### [Exercise prompt]
Reproduce the closing part of the entries exactly: the line with "Is point (260, 87)" and all lines after it, ending with the last line, and nothing else.

### [Records supplied]
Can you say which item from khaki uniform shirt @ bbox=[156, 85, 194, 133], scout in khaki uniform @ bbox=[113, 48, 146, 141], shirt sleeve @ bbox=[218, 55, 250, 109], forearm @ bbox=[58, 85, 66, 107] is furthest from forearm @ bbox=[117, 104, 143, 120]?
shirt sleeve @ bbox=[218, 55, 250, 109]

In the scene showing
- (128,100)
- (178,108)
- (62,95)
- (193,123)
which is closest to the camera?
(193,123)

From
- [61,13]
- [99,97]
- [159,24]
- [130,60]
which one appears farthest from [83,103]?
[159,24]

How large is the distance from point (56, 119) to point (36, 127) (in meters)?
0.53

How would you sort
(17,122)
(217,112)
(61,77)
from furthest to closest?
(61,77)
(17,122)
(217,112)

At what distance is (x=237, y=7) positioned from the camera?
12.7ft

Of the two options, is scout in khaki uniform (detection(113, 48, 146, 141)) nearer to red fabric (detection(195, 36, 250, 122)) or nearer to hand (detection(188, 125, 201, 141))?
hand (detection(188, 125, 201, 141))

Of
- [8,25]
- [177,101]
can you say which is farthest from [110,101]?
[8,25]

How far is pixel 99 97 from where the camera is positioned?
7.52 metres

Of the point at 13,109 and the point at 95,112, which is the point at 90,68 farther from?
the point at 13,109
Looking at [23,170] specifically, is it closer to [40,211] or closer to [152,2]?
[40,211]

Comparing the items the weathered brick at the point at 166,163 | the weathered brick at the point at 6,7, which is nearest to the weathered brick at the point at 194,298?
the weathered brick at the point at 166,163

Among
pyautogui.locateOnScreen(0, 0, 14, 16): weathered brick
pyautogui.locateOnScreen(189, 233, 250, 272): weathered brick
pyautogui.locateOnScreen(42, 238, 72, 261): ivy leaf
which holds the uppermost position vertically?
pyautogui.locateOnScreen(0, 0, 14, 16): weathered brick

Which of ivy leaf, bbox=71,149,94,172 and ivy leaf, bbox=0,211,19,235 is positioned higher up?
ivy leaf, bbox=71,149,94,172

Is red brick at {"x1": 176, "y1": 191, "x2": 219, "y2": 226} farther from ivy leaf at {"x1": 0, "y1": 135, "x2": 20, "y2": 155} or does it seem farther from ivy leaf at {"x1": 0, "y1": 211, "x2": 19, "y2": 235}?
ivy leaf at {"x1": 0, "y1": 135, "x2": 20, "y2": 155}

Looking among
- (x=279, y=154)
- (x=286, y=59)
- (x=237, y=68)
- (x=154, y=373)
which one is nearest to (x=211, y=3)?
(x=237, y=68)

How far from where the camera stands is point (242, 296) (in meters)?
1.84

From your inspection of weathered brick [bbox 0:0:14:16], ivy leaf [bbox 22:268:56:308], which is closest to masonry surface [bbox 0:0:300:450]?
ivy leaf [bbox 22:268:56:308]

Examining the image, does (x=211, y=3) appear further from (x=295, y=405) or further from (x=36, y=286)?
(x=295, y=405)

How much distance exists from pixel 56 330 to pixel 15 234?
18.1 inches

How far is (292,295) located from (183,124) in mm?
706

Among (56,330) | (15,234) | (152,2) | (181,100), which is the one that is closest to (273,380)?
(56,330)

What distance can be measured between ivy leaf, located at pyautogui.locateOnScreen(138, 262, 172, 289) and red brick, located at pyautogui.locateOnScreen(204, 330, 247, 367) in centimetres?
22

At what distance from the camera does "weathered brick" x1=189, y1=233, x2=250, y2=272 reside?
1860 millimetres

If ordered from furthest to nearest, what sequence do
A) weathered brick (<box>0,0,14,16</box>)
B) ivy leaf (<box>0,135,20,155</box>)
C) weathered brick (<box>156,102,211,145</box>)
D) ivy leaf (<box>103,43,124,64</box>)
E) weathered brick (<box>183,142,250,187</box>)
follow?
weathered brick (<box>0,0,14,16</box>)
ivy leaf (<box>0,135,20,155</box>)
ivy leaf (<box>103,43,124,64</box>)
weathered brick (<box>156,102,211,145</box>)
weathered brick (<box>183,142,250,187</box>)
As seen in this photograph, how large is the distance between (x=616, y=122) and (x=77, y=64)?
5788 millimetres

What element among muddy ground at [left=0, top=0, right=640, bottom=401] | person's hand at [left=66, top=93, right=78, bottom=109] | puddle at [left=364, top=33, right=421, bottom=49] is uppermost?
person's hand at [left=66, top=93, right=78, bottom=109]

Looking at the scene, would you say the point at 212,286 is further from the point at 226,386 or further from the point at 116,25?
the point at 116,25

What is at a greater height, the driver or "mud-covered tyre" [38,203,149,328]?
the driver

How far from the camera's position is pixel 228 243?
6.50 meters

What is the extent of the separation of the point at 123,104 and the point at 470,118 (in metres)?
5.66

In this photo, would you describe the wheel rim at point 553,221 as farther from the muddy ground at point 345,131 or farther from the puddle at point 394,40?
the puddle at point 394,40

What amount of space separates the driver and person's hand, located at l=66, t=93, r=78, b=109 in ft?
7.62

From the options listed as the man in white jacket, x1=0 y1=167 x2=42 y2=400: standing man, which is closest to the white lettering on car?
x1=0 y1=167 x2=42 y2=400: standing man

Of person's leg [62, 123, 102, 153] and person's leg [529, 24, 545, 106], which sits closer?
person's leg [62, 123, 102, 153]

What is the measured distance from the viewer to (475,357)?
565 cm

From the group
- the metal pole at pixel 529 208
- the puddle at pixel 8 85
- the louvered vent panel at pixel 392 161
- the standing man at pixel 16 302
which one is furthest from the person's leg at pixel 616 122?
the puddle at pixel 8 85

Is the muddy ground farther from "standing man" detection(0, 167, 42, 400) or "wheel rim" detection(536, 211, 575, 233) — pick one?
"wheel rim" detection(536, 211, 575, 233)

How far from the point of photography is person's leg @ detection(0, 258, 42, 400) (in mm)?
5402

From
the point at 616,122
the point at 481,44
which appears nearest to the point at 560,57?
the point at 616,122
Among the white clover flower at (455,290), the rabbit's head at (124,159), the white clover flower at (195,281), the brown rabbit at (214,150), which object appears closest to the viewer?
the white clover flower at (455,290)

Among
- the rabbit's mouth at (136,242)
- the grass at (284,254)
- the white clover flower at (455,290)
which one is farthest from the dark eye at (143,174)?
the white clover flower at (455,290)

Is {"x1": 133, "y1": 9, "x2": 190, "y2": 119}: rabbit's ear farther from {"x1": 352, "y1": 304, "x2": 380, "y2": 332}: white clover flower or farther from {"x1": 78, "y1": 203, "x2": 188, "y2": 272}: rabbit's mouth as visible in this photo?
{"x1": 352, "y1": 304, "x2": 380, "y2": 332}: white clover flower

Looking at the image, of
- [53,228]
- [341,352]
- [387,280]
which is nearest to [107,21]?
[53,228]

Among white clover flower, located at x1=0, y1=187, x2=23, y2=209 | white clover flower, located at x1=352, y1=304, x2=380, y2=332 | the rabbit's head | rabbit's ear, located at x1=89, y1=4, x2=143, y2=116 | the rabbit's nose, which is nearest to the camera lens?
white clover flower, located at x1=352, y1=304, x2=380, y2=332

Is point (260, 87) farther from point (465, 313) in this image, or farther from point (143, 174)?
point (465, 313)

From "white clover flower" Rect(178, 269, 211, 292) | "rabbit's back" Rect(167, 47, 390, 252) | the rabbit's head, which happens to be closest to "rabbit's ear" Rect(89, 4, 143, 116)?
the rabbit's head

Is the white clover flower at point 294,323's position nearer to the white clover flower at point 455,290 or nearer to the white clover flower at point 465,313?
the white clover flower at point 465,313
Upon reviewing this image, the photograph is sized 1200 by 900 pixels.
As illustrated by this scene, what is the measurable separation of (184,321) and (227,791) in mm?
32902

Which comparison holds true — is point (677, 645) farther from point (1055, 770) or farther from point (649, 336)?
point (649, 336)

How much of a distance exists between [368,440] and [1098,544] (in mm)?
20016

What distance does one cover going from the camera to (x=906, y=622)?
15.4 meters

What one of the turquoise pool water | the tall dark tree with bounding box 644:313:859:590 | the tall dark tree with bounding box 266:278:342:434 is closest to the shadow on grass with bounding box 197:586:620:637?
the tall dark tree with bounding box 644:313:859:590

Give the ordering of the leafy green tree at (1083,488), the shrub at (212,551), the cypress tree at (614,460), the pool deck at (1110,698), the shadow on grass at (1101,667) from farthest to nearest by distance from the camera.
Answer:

### [Exercise response]
Is point (260, 87) farther from point (465, 313) in this image, or farther from point (143, 174)?
point (465, 313)

From "white clover flower" Rect(178, 269, 211, 292) | "rabbit's back" Rect(167, 47, 390, 252) | the rabbit's head, which happens to be closest to "rabbit's ear" Rect(89, 4, 143, 116)?
the rabbit's head

Is the white clover flower at point 294,323's position nearer to the white clover flower at point 455,290 or nearer to the white clover flower at point 465,313?
the white clover flower at point 465,313
Upon reviewing this image, the photograph is sized 1200 by 900 pixels.
As illustrated by this scene, what is the measurable separation of (184,321) and (227,791) in mm?
32902

Which comparison holds true — is point (677, 645) farther from point (1055, 770) or farther from point (649, 336)?
point (649, 336)

How much of a distance exists between [368,440] and [1098,544] (in mm)?
20016

What distance does one cover going from the camera to (x=906, y=622)?
15.4 meters

What one of the turquoise pool water | the tall dark tree with bounding box 644:313:859:590 | the tall dark tree with bounding box 266:278:342:434 is closest to the shadow on grass with bounding box 197:586:620:637?
the tall dark tree with bounding box 644:313:859:590

Give the ordering of the leafy green tree at (1083,488), the shrub at (212,551), the cypress tree at (614,460), the pool deck at (1110,698), the shadow on grass at (1101,667) from farthest to nearest by distance from the camera.
Answer:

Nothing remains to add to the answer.